I think that the most interesting thing that we learned about in this unit was tides. In one day there are approximately 4 tides, two low and two high. This is due t the gravitational pull of the moon, wherever the moon is there are high tides on either side of the earth, the two sides of the earth, however, will experience a different force. It takes 27 days for the moon to revolve around the earth completely. When the moon is directly in front of the sun and when the moon and the sun are on opposite sides of the earth there is a spring tide, these tides are higher than usual. When the moon is not directly in front of the sun or behind the earth but adjacent to the earth there are neap tides which are lower than usual.
After tides we learned all about momentum and impulse! Momentum is inertia in motion, Momentum (P)=mass(m)xvelocity(v)and the units are kgm/s. Impulse(J) is the quantity of force(F) x change in time(delta t). the change in momentum is: deltaP=(mv)final-(mv)initial which is also equal to the impulse. The impulse of an object is dependent on time, so if a skateboard was moving for five seconds and a train was moving for one second, then the skateboard would have more impulse, thus more momentum. This information can also be used to explain how an airbag keeps you safe:
P=mv
deltaP=(mv)final-(mv)initial
You go from moving to not moving in a car crash, therefor the change in momentum is the same whether you hit the dashboard or the airbags.
J=deltaP
Therefor the impulse is the same whether you hit the dashboard or the airbags.
J=F delta t
Since J is the same the airbags increase the time and the force must be less.
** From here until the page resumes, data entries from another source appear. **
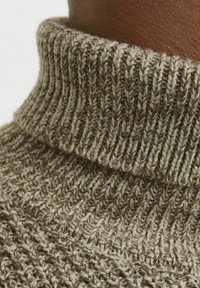 Sweter z wysokim kołnierzem w ziemistych odcieniach, posiadający prążkowaną strukturę. Tkanina zawiera mieszankę jasnych i ciemnych włókien.
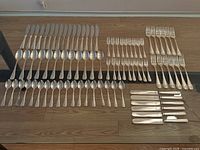 Full spread of the cutlery set showing knives, forks, spoons, dessert forks and spoons, and steak knives arranged on a wooden floor.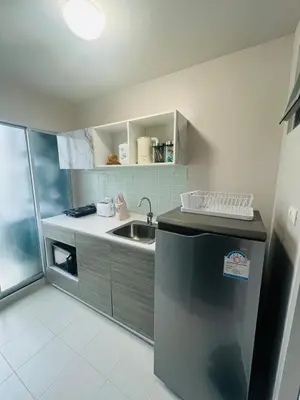 a small kitchen with a sink and a refrigerator at Pool View Apartments-Kathu,Phuket in Kathu
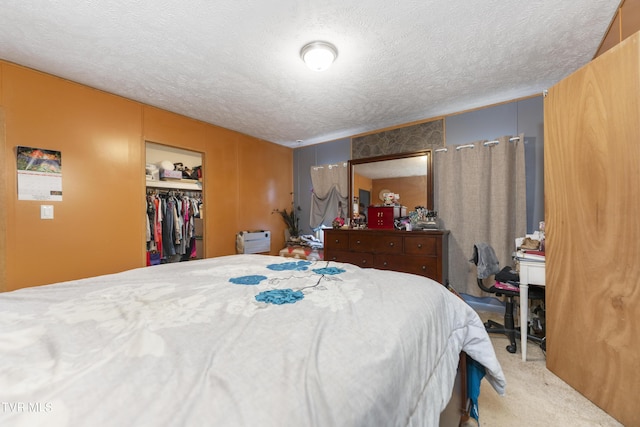 bedroom featuring a walk in closet, light carpet, a closet, and a textured ceiling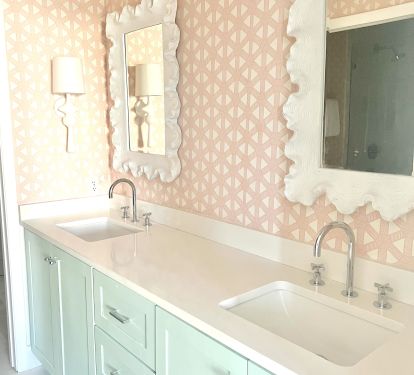Master bathroom features his and hers sinks and large walk in closet.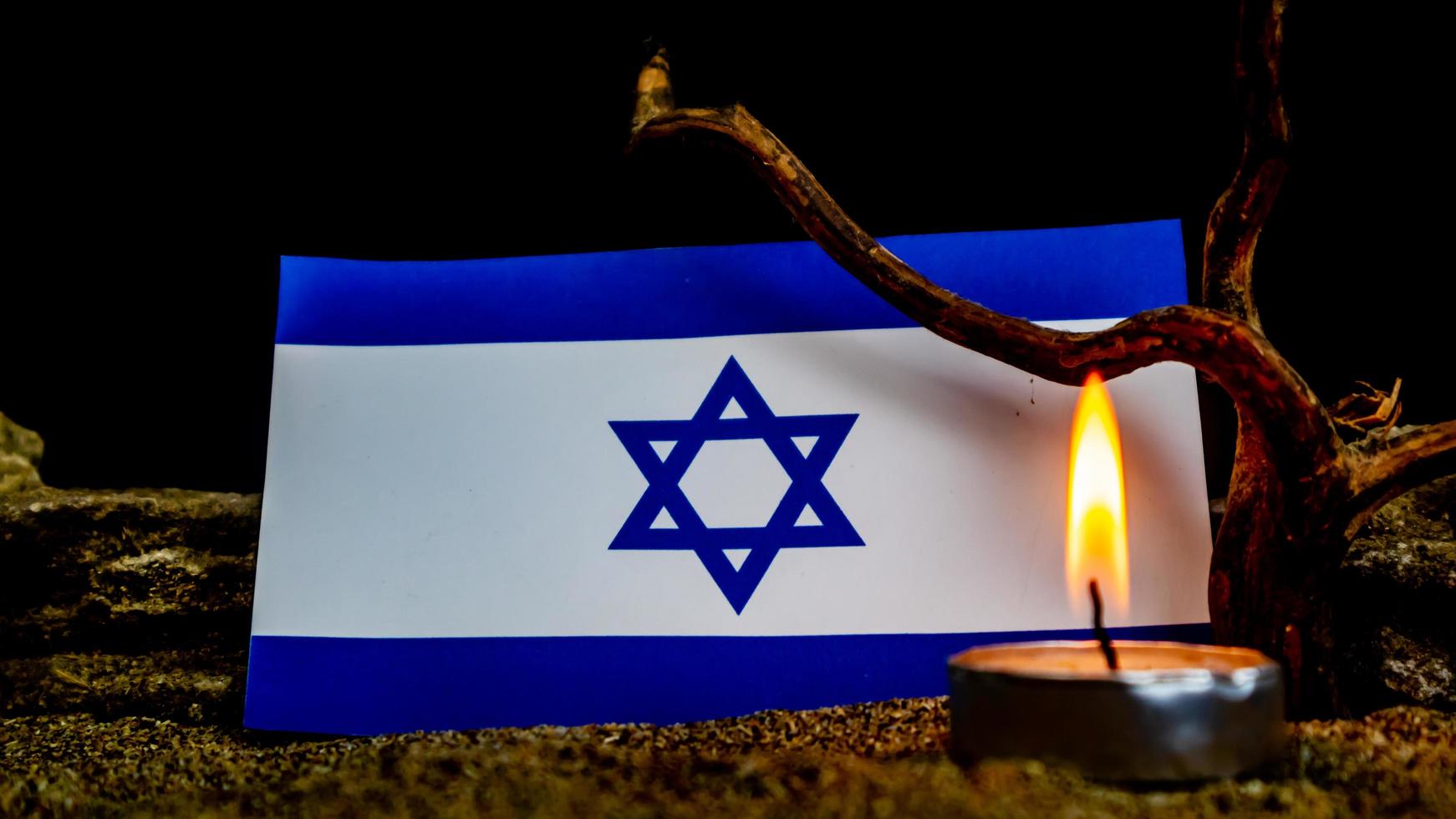 bandeira israelense e velas queimando na frente dela, dia da memória do holocausto foto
Small force =less injury
After Momentum, we moved on to the conservation of momentum which is the change in momentum before is equal and opposite to the change in momentum after. This relates to newtons third law by this:
[a=after b=before]
Fa=-Fb (Newtons 3rd Law)
Fa delta t= -Fb delta t
Ja= -Jb
deltaPa= -deltaPb (conservation of momentum)
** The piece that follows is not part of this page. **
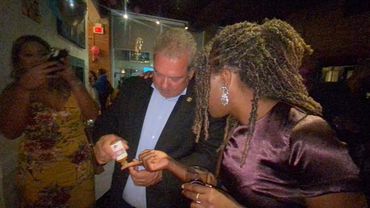 Yonkers Mayor, Mike Spano, pictured trying Shirley's Scarborough Spice.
This formula helped explain why car bumpers are now plastic rather than rubber. When they were rubber, cars would bounce off one another, decreasing the time of impact. When the impact time decreases, the injury is much greater, so by making the bumper plastic you increase the time of impact.
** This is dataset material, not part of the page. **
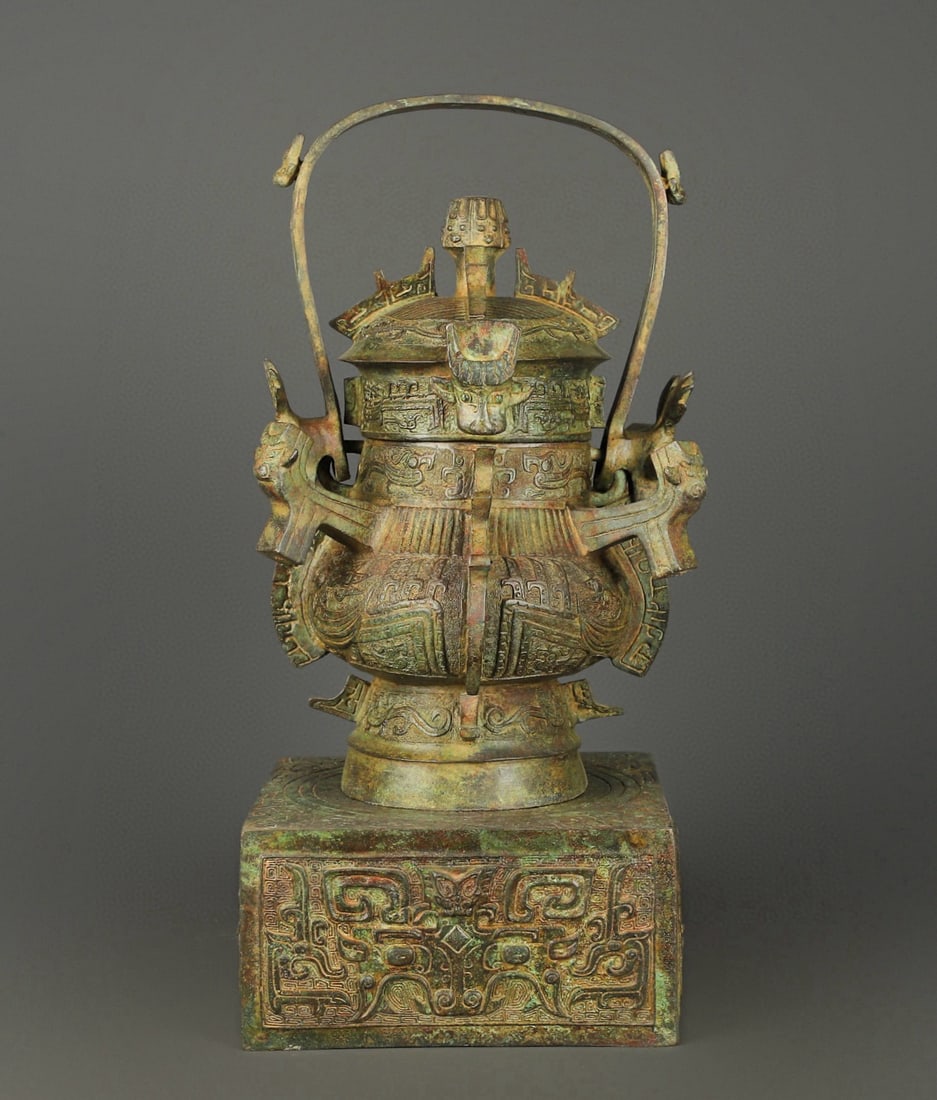 An Exquisite Chinese Bronze square seated full frame teapot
I found it most difficult to understand the conservation of momentum and how impulse worked. By making this blog I think I understand it more than I did in class! I think i overcame these difficulties by making this blog and by asking questions on review days to Mrs. Lawrence. Also, I watched did a lot of practice problems.
Although this was the hardest unit yet, I finally got a hold of it in the end. I think I could have been more diligent in class this unit, I wasn't as focussed as I could have been, but I understand the material. Next unit I hope to be more focussed than I was this unit and possibly study a little better for quizzes.